**DOCUMENT PASSAGE**
◆ ◆ ◆ ◆

NIH Implements Royalty Disclosure Policy Five Years After Promise
NIH officials last week implemented a policy requiring government researchers to disclose personal royalties they receive for developing medical treatments -- almost five years after HHS officials pledged to disclose such arrangements to patients, the AP/Hartford Courant reports. NIH issued the order after the Associated Press filed a Freedom of Information Act request. Almost 1,000 current and former NIH researchers receive royalties for medical innovations they developed while federally employed, according to data obtained by the Associated Press. Those recipients affected by the new policy include 51 NIH employees who currently are working on clinical trials of the medical treatments they developed. In 2004, researchers affected by the new policy were paid $8.9 million in royalties. Personal royalties up to $150,000 annually are legal, and 12 NIH researchers received the maximum legal allotment in 2004.
Call Not Heeded
Former HHS Secretary Donna Shalala in May 2000 promised members of Congress that the agency would develop policies to require "that any researchers' financial interest in a clinical trial be disclosed to potential participants." Officials in January 2001 published guidance for such a policy. HHS Secretary Tommy Thompson in May 2004 also issued guidance, referring to "compensation that may be affected by the study outcome" and "proprietary interests in the products, including patents, trademarks, copyrights or licensing arrangements." Before the new policy, NIH officials discouraged doctors from reporting royalties on federal financial disclosure forms because "NIH considers the money federal compensation, not outside income," the AP/Courant reports. In addition, NIH did not require researchers to disclose royalty information on patient consent forms. According to the AP/Courant, "The nearly five-year delay means hundreds, perhaps thousands, of patients in NIH experiments decided to participate in experiments that often carry risks without full knowledge about the researchers' financial interests." Before the policy, patients relied on patent records and scientific journals for information about researchers' royalty payments.

◆ ◆ ◆ ◆

**DATA SECTION**
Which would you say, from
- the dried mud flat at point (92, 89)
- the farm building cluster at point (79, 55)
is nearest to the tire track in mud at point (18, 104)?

◆ ◆ ◆ ◆

**TASKS TO COMPLETE**
1. Translate this sentence from the NIH royalty article into Spanish: "In 2004, researchers affected by the new policy were paid $8.9 million in royalties."
2. Pick up the article on the NIH royalty disclosure policy after its last sentence and write the next paragraph.

**EXERCISE RESULTS**
1. En 2004, a los investigadores afectados por la nueva política se les pagaron 8,9 millones de dólares en regalías.

2.
Researchers' Payments
National Institute of Allergy and Infectious Diseases Director Anthony Fauci and NIAID Deputy Director H. Clifford Lane since 1997 received royalties of $45,072.82 each for the development of interleukin-2, an AIDS treatment they invented with NIH physician Joseph Kovacs. Fauci said he initially refused to accept the royalties but eventually donated the money to charities when he "was told he legally had to accept them," the AP/Courant reports. Lane accepted the royalties but noted that he sometimes provided patients with articles from medical journals that list him as a patent holder. Lane said, "I believe patients should know everything that might influence their desire to be participants in research"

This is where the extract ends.